こうする事で、いたたまれない視線を自分からそらす事が出来るし
同時に小さな宝物を手に入れたような満足感も得られるのだ。


そして今。

サンジが求めているものが何となく見当はつくものの
あいにくゾロの辞書に「アイシテル」などという言葉は存在しない。

観念した、というようなゾロの潔い笑みは余りにも短くてサンジの目には映らなかったが。

「質問に答えないのはお互い様か。」
いつも通りの不敵な様相に戻ったゾロはそう言うとゆっくり立ち上がり、サンジへと近づいた。

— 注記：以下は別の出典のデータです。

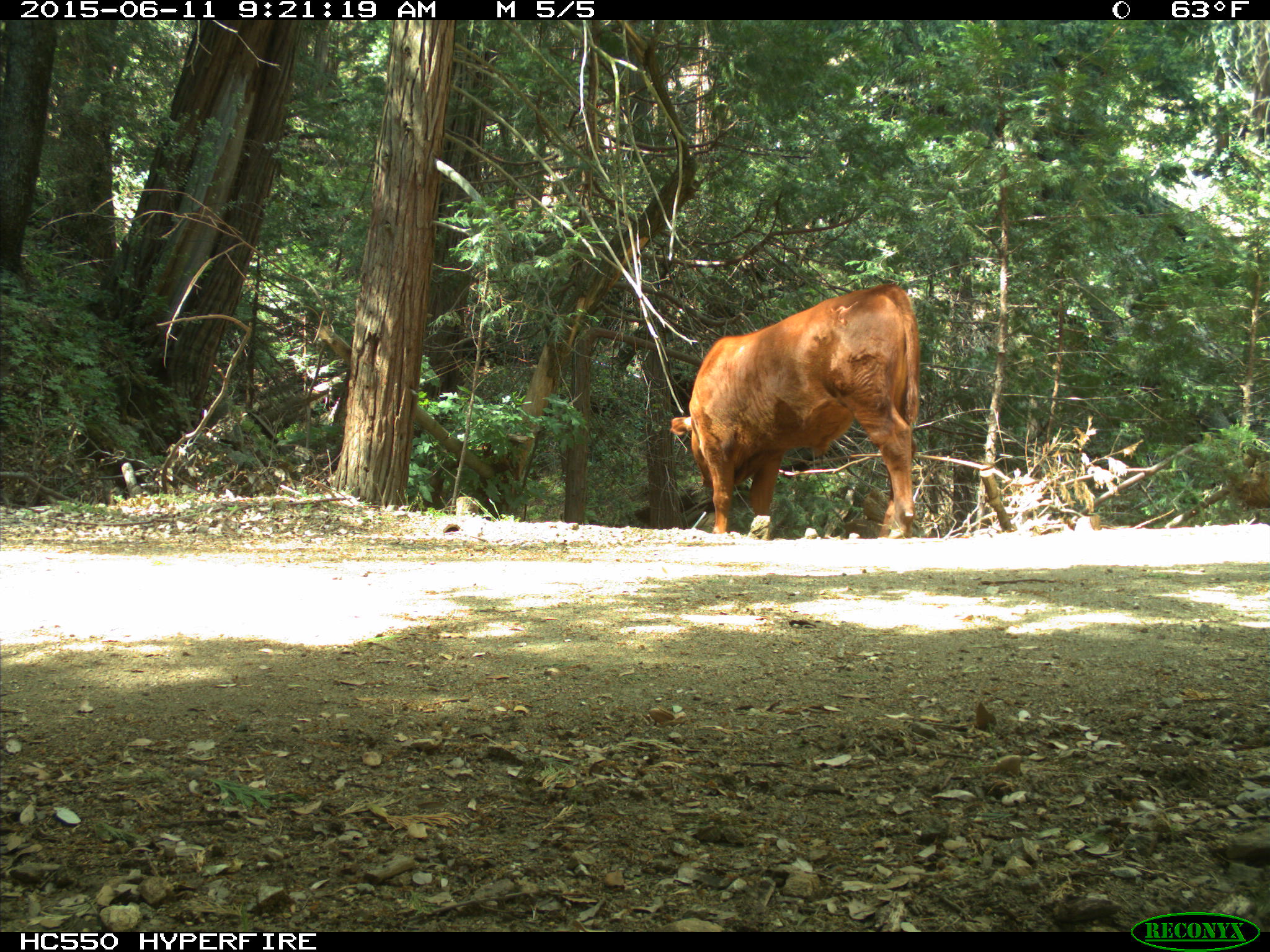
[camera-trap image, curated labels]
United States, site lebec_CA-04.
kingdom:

何の心の準備も出来ていない素の表情を晒したサンジの口元から煙草を取り上げ、海に投げ捨てると
ゾロは言葉を続けた。
「まぁ、俺はお前が静かでもこうするけどな。」

ゾロの唇がサンジのそれに重なった時、サンジの哀しい瞳に幕が下りるのであった。


おしまい。

寸止めバンザイ!



私の思うゾロとサンジの関係を書いたつもりです。
どうしてもサンジが女々しくなってしまうのは、サンジが普通にしてたら間違いが起こらないからです。(笑)
ゾロサンの、特にゾロがサンジを想う気持ちというのを説明したくて、こんな感じになりました。
SSは下手くそだけど、書いていて気持ちよかったです。(^^)
最後まで読んで下さってありがとうございます。